=== TEXTO FORNECIDO ===

O que leva alguém a tornar-se um assassino em série? Há uma combinação maligna de fatores. Saiba quais

CNN , Alaa Elassar
30 jul 2023, 18:00
Estabelecimento prisional (Lusa/Tiago Petinga)

Nota do Editor: Este artigo contém descrições gráficas de violência

Durante décadas, criminologistas e documentários sobre crimes reais tentaram compreender o que leva os assassinos em série a cometerem as atrocidades que cometem.

Dennis Rader, John Wayne Gacy, Jeffrey Dahmer, Albert DeSalvo e Ted Bundy são apenas alguns dos mais de 3.600 assassinos em série documentados nos Estados Unidos da América (EUA) em 2020, de acordo com a Universidade de Michigan.

Mais recentemente, Rex Heuermann, um arquiteto nova-iorquino de 59 anos, foi detido e acusado de homicídio nos assassinatos de três dos "Quatro de Gilgo", um grupo de quatro mulheres cujos restos mortais foram encontrados na praia de Gilgo, em Long Island, em 2010. Heuermann, que disse ao seu advogado que não é o assassino e declarou-se inocente, é também o principal suspeito da morte da quarta mulher, mas ainda não foi acusado nesse caso.

===

▶ **TAREFAS A FAZER**:
a. Diga se cada afirmação abaixo está de acordo com o artigo sobre assassinos em série. Responda sim ou não e cite as palavras exatas do artigo que o mostram. (i) Segundo a Universidade de Michigan, foram documentados mais de 3.600 assassinos em série nos EUA em 2020. (ii) Rex Heuermann já foi acusado da morte das quatro mulheres de Gilgo. (iii) Os restos mortais das mulheres foram encontrados na praia de Gilgo em 2010.
b. Copie do artigo sobre assassinos em série o trecho que começa em "Nota do Editor: Este" e acaba em "Universidade de Michigan.".

=== EXCERTO DOS DADOS ===

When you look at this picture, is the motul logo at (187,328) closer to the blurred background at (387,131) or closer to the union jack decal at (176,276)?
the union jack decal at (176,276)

===

▶ **RESPOSTAS POR TAREFA**:
a.
(i) Sim: "mais de 3.600 assassinos em série documentados nos Estados Unidos da América (EUA) em 2020, de acordo com a Universidade de Michigan"
(ii) Não: "é também o principal suspeito da morte da quarta mulher, mas ainda não foi acusado nesse caso"
(iii) Sim: "cujos restos mortais foram encontrados na praia de Gilgo, em Long Island, em 2010"

b.
Nota do Editor: Este artigo contém descrições gráficas de violência

Durante décadas, criminologistas e documentários sobre crimes reais tentaram compreender o que leva os assassinos em série a cometerem as atrocidades que cometem.

Dennis Rader, John Wayne Gacy, Jeffrey Dahmer, Albert DeSalvo e Ted Bundy são apenas alguns dos mais de 3.600 assassinos em série documentados nos Estados Unidos da América (EUA) em 2020, de acordo com a Universidade de Michigan.